Several lines of evidence indicate that chimpanzee and gorilla PTERV1 copies arose from an exogenous source. First, there is virtually no overlap (less than 4%) between the location of insertions among chimpanzee, gorilla, macaque, and baboon, making it unlikely that endogenous copies existed in a common ancestor and then became subsequently deleted in the human lineage and orangutan lineage. Second, the PTERV1 phylogenetic tree is inconsistent with the generally accepted species tree for primates, suggesting a horizontal transmission as opposed to a vertical transmission from a common ape ancestor. An alternative explanation may be that the primate phylogeny is grossly incorrect, as has been proposed by a minority of anthropologists.”

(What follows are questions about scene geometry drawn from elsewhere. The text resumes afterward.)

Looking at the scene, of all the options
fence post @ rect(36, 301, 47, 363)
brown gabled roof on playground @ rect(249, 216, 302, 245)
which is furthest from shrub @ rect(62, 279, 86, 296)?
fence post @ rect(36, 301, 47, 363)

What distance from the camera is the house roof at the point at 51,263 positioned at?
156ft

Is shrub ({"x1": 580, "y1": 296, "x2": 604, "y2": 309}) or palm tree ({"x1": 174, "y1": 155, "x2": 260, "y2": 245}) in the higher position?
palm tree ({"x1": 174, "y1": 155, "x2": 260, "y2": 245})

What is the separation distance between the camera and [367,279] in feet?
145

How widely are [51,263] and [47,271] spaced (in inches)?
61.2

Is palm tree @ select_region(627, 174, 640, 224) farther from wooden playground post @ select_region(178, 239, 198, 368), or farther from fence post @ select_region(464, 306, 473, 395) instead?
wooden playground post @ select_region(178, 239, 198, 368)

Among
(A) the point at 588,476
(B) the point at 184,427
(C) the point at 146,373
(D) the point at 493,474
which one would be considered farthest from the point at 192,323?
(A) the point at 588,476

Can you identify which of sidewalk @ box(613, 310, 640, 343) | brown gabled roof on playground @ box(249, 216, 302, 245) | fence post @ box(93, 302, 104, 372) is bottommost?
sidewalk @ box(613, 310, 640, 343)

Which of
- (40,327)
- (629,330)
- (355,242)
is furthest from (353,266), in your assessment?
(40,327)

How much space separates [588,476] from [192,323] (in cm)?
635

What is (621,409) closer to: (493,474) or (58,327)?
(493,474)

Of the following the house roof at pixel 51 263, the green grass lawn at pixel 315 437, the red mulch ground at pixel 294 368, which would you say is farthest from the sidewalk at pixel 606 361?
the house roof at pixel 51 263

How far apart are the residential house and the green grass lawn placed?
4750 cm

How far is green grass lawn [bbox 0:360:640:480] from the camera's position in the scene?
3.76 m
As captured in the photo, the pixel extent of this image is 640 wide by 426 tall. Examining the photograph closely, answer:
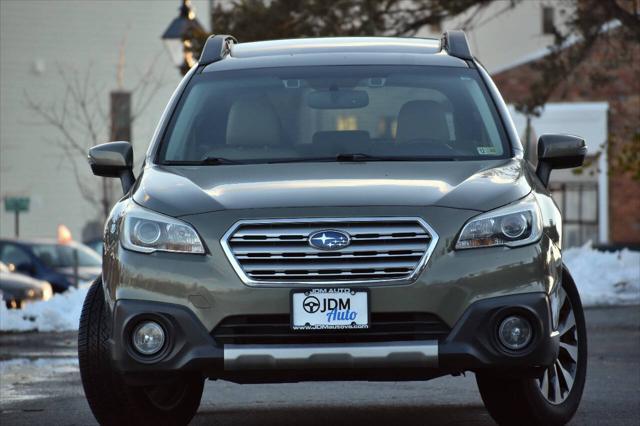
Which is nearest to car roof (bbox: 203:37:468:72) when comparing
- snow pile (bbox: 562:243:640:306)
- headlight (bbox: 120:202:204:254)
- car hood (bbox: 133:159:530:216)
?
car hood (bbox: 133:159:530:216)

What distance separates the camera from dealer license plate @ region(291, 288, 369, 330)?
692cm

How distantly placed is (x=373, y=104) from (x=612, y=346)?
6.00 m

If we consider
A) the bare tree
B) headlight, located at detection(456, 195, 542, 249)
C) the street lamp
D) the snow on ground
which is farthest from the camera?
the bare tree

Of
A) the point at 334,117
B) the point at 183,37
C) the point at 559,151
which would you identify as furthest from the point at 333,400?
the point at 183,37

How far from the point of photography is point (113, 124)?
40.9 m

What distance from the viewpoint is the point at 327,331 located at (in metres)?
6.93

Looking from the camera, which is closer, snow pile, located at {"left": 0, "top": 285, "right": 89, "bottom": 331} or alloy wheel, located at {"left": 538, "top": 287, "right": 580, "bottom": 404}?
alloy wheel, located at {"left": 538, "top": 287, "right": 580, "bottom": 404}

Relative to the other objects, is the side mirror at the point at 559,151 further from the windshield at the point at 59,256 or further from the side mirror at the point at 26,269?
the windshield at the point at 59,256

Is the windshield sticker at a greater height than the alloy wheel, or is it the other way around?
the windshield sticker

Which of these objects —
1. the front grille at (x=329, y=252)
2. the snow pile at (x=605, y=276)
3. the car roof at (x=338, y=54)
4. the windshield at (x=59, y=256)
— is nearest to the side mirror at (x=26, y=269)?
the windshield at (x=59, y=256)

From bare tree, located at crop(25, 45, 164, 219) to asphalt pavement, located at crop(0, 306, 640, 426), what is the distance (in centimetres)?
3171

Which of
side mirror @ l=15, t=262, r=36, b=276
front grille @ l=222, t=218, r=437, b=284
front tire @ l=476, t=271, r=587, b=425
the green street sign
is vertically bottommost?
side mirror @ l=15, t=262, r=36, b=276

“Endogenous retroviruses may arise within genomes by at least two different mechanisms: retrotransposition from a pre-existing endogenous retrovirus (intraspecific transmis- sion) or infection and integration via an exogenous source virus (horizontal transmission). Many cross-species trans- missions have been documented and frequently manifest themselves as inconsistencies in the presumed phylogeny of closely related species . During the 1970s and 1980s, Benve-niste and colleagues identified, by DNA hybridization and immunological cross-reactivity, several retroviral elements that could be found among more diverse primate/mammalian species but not necessarily among more closely related sister taxa [12,13,14]. Lieber and colleagues, for example, reported the isolation of a particular class of type C retroviruses from a woolly monkey (SSV-SSAV) and gibbon ape (GALV) but not the African great apes . These viruses shared antigenic properties with previously described type C activated endogenous retroviruses of the Asian feral mouse Mus caroli. Cross-species infection from murines to primates was proposed as the likely origin of the retrovirus. A related endogenous retrovirus was subsequently identified in the koala, suggesting a zoonotic transmission from placentals to mammals . Evidence of horizontal transmission for other families of retrovirus has been reported among classes of species as distantly related as avians and mammals.”